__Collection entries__
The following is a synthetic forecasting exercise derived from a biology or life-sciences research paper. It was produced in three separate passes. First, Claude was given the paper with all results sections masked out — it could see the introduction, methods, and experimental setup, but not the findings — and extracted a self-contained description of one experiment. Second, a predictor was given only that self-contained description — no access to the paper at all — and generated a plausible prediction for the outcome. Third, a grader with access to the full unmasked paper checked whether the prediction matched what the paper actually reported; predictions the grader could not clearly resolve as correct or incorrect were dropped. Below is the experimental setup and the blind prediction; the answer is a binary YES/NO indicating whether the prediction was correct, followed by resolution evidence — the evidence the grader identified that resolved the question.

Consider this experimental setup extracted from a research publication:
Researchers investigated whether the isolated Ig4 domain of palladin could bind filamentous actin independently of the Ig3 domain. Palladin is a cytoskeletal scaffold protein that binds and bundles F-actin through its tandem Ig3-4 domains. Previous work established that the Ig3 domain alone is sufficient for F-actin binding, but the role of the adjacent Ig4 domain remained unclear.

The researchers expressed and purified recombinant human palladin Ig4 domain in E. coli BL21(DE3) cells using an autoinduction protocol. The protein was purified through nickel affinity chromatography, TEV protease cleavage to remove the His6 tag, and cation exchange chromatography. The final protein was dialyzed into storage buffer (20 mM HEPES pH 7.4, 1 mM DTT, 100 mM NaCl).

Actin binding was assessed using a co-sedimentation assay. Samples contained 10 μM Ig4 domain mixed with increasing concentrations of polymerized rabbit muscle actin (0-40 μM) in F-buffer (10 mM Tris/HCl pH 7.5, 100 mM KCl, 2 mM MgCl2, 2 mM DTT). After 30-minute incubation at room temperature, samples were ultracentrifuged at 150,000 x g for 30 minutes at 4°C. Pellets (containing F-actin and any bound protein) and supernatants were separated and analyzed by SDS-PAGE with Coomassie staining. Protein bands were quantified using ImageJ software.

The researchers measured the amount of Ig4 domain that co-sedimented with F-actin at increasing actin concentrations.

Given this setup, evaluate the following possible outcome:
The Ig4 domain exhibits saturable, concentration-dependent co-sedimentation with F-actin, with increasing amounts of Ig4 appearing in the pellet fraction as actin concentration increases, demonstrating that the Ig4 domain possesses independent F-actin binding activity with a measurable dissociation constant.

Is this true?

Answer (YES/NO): NO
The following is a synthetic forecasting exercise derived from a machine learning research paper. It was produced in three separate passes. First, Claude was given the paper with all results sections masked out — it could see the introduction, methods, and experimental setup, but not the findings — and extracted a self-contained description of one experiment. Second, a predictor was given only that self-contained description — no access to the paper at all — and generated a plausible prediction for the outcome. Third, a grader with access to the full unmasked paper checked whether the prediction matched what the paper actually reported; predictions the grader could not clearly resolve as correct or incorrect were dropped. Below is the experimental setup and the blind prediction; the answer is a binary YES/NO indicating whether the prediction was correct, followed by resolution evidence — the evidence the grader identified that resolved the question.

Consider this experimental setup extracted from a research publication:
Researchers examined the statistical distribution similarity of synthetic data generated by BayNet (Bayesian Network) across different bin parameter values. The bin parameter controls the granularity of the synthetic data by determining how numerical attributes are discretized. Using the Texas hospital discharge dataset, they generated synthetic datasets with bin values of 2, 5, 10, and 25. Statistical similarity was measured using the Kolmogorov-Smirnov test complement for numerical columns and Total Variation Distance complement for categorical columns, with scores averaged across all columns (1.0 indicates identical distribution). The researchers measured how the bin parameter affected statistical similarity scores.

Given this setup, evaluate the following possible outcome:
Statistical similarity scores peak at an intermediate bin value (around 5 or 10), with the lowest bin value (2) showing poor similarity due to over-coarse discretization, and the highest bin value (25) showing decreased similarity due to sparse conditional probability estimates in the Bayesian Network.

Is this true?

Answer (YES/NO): NO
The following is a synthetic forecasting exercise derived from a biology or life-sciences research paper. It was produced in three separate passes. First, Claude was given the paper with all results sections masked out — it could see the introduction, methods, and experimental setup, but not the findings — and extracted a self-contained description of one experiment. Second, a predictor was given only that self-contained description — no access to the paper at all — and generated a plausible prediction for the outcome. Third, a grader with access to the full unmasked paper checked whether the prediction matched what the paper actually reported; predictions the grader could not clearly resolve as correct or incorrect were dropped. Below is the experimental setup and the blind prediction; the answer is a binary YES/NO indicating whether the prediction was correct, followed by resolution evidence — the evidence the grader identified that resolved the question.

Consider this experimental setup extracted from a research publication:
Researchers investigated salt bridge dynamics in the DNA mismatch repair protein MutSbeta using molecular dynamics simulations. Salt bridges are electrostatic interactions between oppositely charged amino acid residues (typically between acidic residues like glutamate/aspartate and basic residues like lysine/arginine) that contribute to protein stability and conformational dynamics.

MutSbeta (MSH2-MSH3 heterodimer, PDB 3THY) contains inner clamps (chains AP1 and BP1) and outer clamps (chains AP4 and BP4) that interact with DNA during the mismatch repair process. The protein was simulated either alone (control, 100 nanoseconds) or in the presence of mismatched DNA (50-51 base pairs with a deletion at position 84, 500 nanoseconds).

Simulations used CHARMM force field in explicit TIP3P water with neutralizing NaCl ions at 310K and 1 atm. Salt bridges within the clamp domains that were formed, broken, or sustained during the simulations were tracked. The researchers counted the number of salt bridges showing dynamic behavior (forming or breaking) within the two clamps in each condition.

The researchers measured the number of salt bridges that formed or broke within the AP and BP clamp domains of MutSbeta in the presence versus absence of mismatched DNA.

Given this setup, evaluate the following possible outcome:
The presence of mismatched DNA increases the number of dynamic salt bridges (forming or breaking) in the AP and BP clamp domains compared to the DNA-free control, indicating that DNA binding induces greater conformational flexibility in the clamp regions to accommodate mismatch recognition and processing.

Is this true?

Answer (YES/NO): NO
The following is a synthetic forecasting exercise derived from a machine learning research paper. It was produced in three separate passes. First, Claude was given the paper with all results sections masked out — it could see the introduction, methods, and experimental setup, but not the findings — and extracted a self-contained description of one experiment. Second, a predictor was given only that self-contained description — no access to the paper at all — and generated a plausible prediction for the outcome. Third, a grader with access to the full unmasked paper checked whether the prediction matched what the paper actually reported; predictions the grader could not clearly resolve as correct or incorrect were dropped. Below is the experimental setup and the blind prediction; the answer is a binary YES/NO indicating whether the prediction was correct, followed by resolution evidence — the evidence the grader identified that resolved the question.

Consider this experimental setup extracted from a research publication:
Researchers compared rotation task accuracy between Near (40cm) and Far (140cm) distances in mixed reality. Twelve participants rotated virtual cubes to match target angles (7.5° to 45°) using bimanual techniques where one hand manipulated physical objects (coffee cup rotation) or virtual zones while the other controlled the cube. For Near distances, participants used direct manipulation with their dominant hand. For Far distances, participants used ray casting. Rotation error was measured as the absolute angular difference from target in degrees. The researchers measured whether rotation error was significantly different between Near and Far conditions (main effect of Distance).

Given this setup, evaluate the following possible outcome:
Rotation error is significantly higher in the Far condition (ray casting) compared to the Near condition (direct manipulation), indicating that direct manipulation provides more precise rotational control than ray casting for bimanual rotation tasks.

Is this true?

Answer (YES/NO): YES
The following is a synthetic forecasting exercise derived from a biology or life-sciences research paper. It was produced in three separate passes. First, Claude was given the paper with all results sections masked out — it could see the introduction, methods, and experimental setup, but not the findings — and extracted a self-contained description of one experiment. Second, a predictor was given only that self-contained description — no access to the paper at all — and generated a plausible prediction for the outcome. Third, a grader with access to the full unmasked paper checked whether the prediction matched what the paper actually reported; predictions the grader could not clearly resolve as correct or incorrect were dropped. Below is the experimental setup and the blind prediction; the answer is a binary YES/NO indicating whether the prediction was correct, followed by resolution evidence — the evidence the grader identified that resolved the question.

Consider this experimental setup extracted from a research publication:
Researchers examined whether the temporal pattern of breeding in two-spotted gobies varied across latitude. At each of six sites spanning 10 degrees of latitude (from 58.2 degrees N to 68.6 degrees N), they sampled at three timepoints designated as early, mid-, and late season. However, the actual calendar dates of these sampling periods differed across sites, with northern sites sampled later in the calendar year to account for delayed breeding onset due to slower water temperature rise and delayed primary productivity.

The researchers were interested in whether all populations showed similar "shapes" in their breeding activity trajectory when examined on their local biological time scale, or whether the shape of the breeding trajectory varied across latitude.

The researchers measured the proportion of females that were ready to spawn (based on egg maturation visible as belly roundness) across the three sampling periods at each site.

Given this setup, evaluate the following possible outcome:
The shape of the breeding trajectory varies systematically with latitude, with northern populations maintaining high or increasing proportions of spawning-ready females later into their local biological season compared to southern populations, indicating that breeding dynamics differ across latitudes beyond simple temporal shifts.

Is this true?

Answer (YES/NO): NO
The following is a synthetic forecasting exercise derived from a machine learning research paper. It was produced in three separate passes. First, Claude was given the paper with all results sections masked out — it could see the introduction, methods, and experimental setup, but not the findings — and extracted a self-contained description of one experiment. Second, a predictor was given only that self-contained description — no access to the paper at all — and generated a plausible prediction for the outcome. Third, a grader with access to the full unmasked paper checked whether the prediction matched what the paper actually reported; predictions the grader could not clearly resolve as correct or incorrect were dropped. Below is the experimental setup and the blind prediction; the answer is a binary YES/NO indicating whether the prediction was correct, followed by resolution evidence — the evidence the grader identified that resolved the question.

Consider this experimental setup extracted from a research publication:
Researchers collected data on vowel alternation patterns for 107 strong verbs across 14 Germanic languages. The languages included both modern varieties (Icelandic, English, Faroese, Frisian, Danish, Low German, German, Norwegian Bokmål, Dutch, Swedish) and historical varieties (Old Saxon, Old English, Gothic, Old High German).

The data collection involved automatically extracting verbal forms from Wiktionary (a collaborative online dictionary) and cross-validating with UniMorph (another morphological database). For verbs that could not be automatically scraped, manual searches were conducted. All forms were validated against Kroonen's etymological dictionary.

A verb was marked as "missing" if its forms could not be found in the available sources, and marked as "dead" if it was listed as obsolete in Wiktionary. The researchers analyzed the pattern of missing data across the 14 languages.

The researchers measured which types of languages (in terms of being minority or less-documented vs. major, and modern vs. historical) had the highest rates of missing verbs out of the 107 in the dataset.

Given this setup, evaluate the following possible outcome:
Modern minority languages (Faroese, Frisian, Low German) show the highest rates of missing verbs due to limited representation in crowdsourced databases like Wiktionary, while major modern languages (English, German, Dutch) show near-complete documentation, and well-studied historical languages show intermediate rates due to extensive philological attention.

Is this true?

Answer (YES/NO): NO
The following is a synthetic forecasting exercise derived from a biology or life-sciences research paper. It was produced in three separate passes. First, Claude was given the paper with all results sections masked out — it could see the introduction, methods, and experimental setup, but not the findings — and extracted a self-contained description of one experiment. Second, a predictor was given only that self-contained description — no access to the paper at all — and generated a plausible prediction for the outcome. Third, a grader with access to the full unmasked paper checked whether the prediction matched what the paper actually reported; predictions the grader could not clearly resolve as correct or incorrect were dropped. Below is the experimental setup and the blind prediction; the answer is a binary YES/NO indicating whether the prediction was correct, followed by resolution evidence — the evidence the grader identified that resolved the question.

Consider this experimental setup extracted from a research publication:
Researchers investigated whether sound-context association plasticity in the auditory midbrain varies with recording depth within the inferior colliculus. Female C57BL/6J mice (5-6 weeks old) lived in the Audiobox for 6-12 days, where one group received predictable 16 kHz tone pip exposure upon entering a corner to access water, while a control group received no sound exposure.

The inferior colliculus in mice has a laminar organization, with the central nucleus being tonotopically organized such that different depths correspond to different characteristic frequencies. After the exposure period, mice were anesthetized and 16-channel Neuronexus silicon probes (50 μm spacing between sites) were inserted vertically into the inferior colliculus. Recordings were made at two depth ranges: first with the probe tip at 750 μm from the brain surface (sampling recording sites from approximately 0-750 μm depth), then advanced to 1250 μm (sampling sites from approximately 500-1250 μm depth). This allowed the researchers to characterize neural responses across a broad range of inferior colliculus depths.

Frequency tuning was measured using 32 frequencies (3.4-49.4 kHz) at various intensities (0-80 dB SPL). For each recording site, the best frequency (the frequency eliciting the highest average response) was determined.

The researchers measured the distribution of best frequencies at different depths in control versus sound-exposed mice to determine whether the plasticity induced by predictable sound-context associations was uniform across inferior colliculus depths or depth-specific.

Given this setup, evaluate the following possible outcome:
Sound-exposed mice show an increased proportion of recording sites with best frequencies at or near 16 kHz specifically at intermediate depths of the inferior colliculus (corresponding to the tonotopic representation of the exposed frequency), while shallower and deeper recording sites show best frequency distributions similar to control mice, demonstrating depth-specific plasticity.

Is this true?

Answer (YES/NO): NO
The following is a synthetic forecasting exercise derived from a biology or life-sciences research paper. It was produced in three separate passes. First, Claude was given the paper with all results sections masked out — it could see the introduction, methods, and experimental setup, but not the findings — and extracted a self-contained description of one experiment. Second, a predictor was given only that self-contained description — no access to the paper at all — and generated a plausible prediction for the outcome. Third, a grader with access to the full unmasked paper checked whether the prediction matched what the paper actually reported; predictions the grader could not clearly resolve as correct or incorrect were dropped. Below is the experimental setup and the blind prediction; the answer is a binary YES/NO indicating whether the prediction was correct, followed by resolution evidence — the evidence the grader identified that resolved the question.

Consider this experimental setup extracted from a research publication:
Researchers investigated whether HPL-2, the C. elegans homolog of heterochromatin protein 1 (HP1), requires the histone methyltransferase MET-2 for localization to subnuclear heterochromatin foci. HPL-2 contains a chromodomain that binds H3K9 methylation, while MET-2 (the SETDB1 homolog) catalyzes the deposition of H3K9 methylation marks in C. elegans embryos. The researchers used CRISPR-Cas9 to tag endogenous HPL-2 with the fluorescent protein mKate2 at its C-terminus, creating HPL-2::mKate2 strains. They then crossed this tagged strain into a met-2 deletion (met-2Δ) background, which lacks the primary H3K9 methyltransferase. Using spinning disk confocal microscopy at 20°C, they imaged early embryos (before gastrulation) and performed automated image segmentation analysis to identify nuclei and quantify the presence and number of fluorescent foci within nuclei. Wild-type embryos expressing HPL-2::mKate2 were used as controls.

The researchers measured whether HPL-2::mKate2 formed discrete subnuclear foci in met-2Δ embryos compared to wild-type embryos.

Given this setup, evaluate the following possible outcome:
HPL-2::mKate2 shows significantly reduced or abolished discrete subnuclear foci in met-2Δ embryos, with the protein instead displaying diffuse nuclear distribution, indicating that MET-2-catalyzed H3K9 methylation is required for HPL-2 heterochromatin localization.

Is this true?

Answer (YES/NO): NO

__WHAT THE TASK ASKS__
From the entries above, return each line with the word "which" in it.

__OUTPUT FOR THIS EXERCISE__
The researchers measured which types of languages (in terms of being minority or less-documented vs. major, and modern vs. historical) had the highest rates of missing verbs out of the 107 in the dataset.
Researchers investigated whether HPL-2, the C. elegans homolog of heterochromatin protein 1 (HP1), requires the histone methyltransferase MET-2 for localization to subnuclear heterochromatin foci. HPL-2 contains a chromodomain that binds H3K9 methylation, while MET-2 (the SETDB1 homolog) catalyzes the deposition of H3K9 methylation marks in C. elegans embryos. The researchers used CRISPR-Cas9 to tag endogenous HPL-2 with the fluorescent protein mKate2 at its C-terminus, creating HPL-2::mKate2 strains. They then crossed this tagged strain into a met-2 deletion (met-2Δ) background, which lacks the primary H3K9 methyltransferase. Using spinning disk confocal microscopy at 20°C, they imaged early embryos (before gastrulation) and performed automated image segmentation analysis to identify nuclei and quantify the presence and number of fluorescent foci within nuclei. Wild-type embryos expressing HPL-2::mKate2 were used as controls.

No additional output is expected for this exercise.